Die Geschwindigkeit, mit der Entscheidungen getroffen und durch die parlamentarischen Gremien gepeitscht wurden, grenzte an Verantwortungslosigkeit. Die künftigen Konsequenzen für jeden von uns und die ganze Gesellschaft wurden nicht mehr diskutiert. Alle während der Revolutionszeit ausformulierten Standpunkte – wie z. B. die Verfassung des Runden Tisches, die Neuordnung der Medien, der Umbau des Bildungswesens – wurden fallengelassen. Das Volk war schon wieder marginalisiert.

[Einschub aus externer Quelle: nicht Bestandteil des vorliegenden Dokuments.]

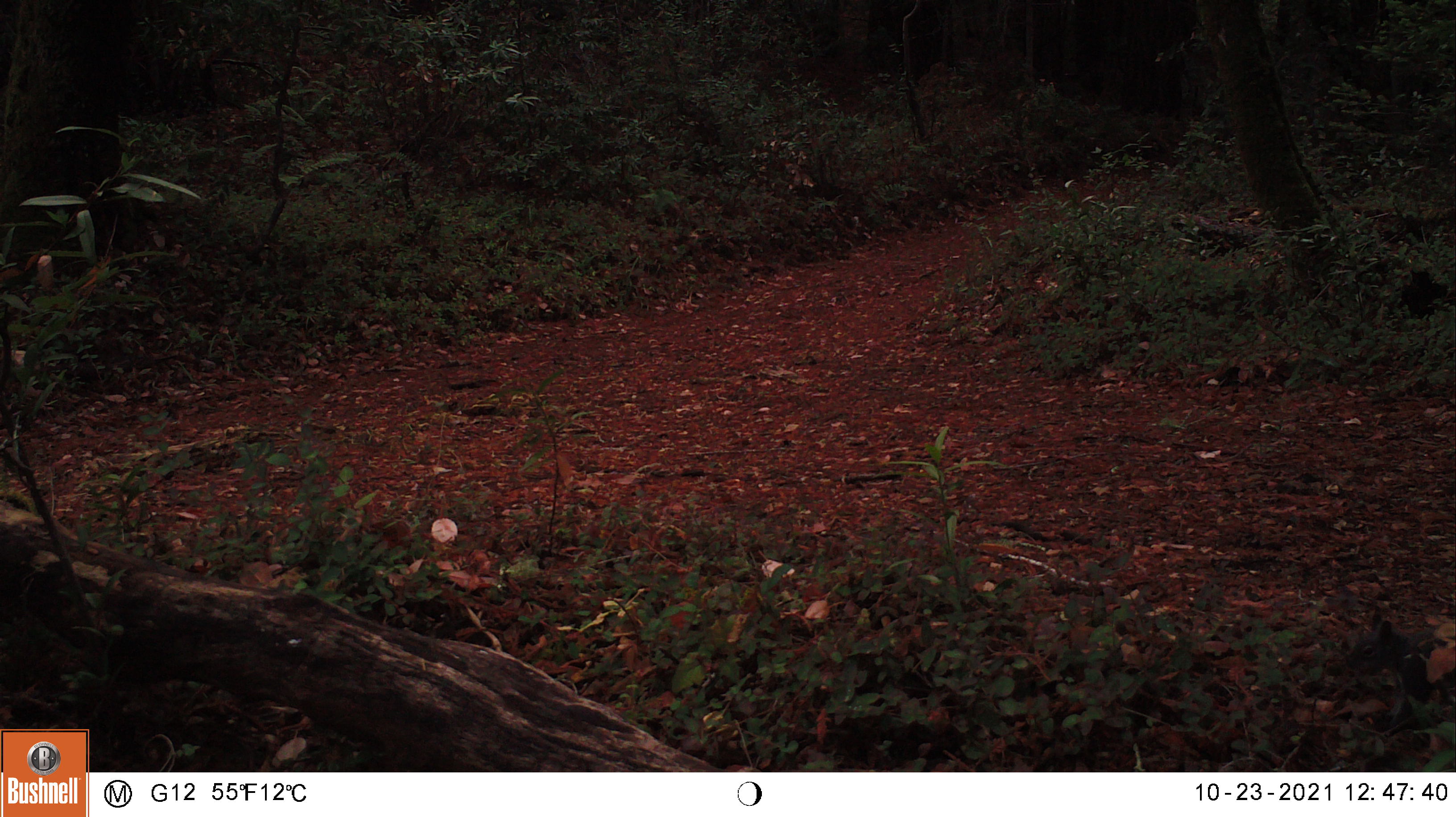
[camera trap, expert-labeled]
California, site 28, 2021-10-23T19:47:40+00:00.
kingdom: Animalia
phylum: Chordata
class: Mammalia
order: Rodentia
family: Sciuridae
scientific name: Sciuridae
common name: squirrel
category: unknown squirrel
Unknown squirrel (squirrel) (Sciuridae).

Ich bin oft gefragt worden, ob der Mauerfall zu früh kam. Ja, ich glaube, er ist zu früh gekommen. Er hätte erkämpft werden müssen und nicht als Toröffnung durch die Torwächter eintreten dürfen. Die Mauer fällt plötzlich, und alle sind platt und stehen sprachlos da. Wir hätten Zeit gebraucht, um das Terrain zu klären und uns einen Weg durch das Dickicht des DDR-Erbes zu schlagen, um selbst zu wissen, welche Forderungen wir stellen müssen und wie sie umzusetzen sind.

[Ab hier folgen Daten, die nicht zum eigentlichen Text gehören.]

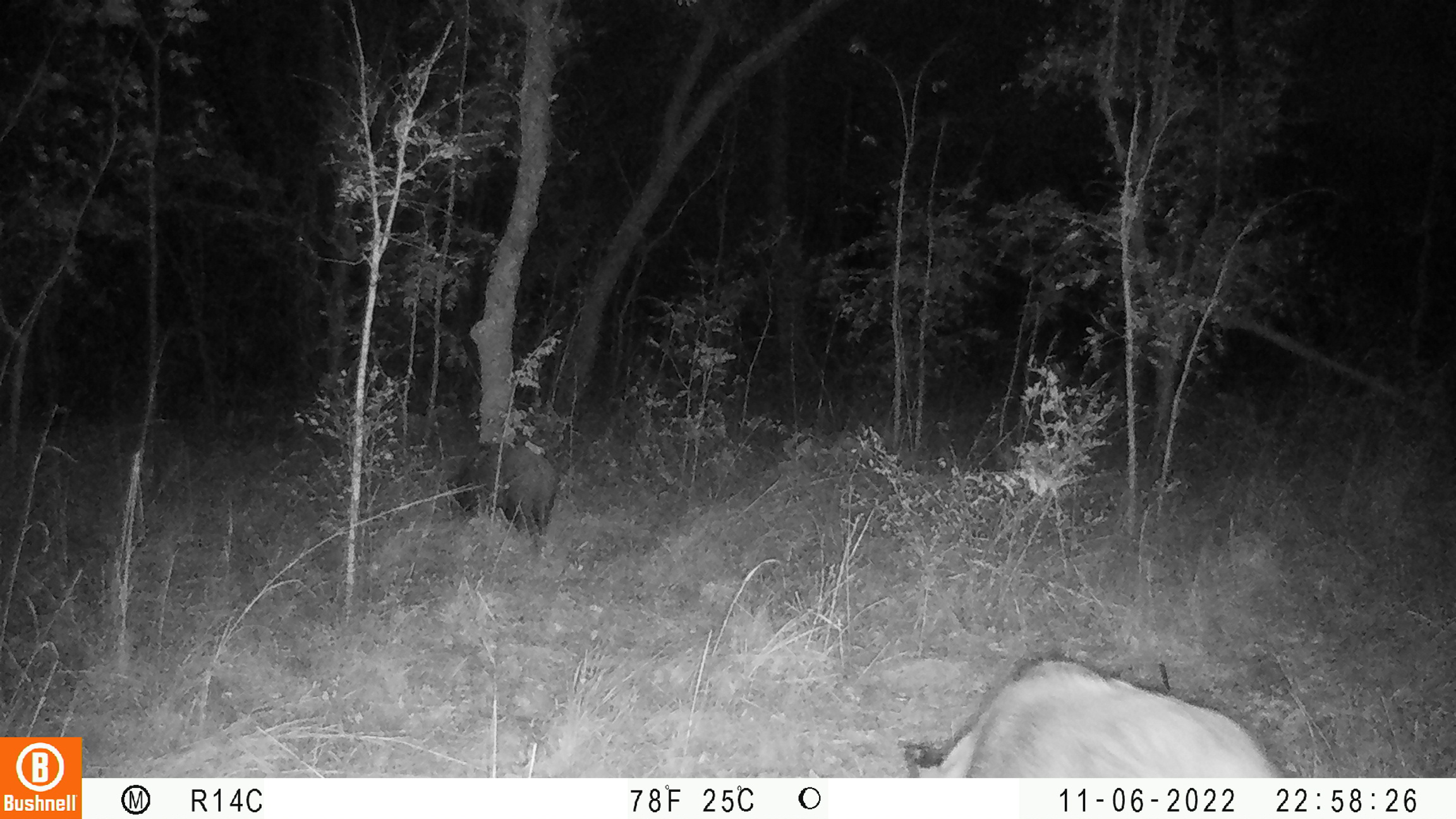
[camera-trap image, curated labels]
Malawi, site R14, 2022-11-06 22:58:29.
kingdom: Animalia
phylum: Chordata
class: Mammalia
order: Artiodactyla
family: Suidae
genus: Potamochoerus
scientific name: Potamochoerus larvatus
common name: bushpig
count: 2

In den Medien wird verkündet, wir brauchen Traditionsfirmen wie Quelle, Opel, Rosenthal, Schiesser, um Arbeitsplätze zu erhalten und weil sie Teil unserer Geschichte sind. Bei dieser Argumentation wird vergessen, dass nicht alle Deutschen diese Geschichte teilen. Der andere Teil erinnert sich an die Geschichte des Kalibergwerks Bischofferode nach 1989 und an so manch andere Ostfirma, die sicher auch auf dem Markt nicht ohne Chance gewesen wäre, wenn man sie ihr gegeben hätte.

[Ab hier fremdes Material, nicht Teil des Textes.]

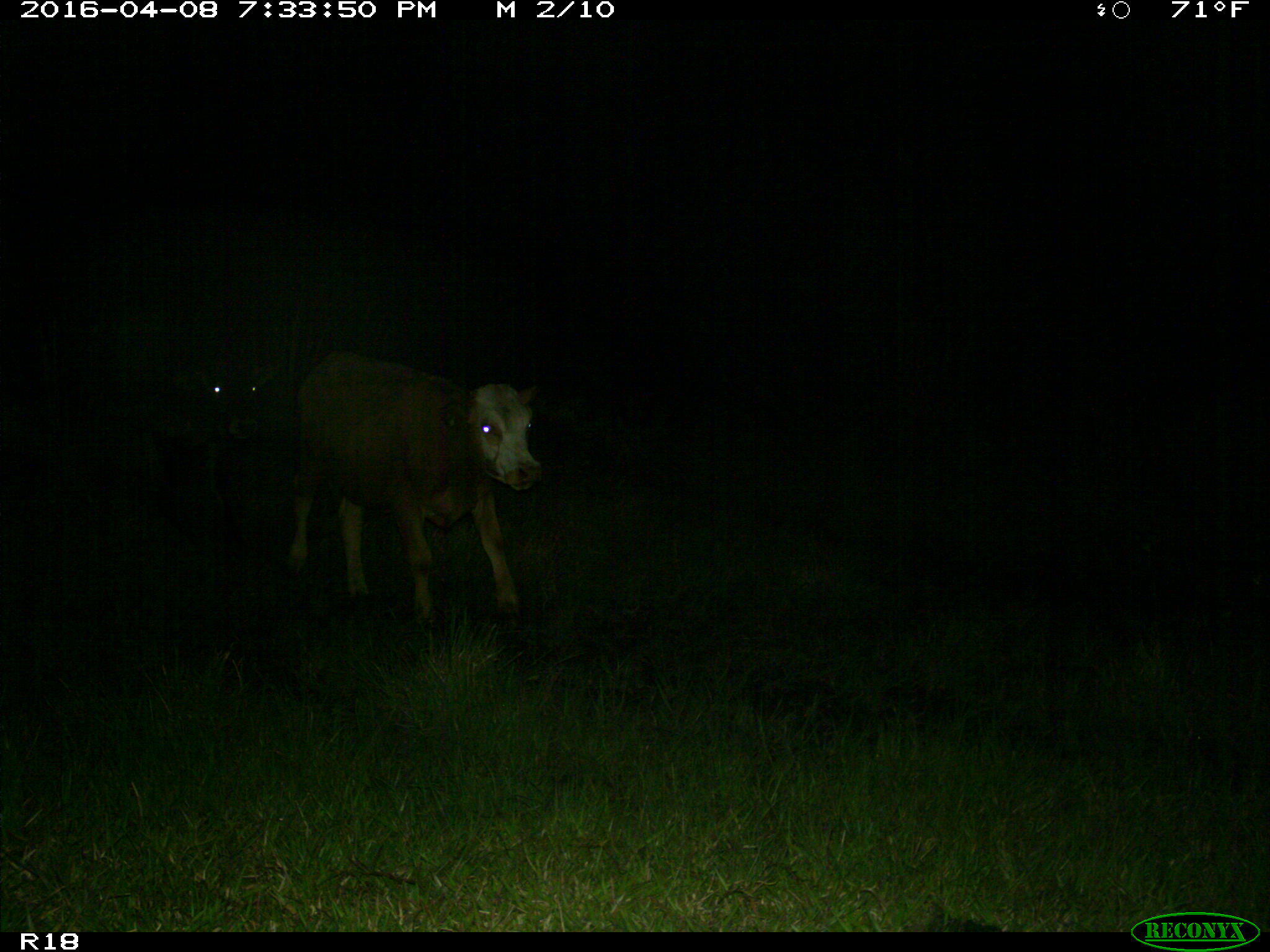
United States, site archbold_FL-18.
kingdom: Animalia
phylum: Chordata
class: Mammalia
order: Artiodactyla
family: Bovidae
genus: Bos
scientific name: Bos taurus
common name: domestic cow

Über das Verhältnis des westdeutschen Establishments zur Bürgerbewegung:

Die lebendige, friedliche, aber mächtige Kraft der Straße hatte die bisherigen Erfahrungen der politischen Klasse außer Kraft gesetzt, und das machte ihr Angst. Einigen Politikern in Ost und West grauste es sicher. Wie geht das weiter? Wo soll das noch hinführen? Auch die alte Bundesrepublik steckte in einem Entwicklungsstau, und etliche Veränderungen standen an. Der BND meldete am 25. April 1990 ans Kanzleramt, ans Auswärtige Amt und ans Bundesministerium für innerdeutsche Beziehungen: Die Bürgerbewegungen streben eine Nivellierung der Gesellschaft an. Sie verfolgen den »dritten Weg«, den demokratischen Sozialismus, wie ihn etwa Bahro vorgezeichnet hat. Sie stehen einem Neubeginn im Wege. Zentrale Frage wird sein: Kann die Arbeit der Bürgerkomitees unterbunden werden?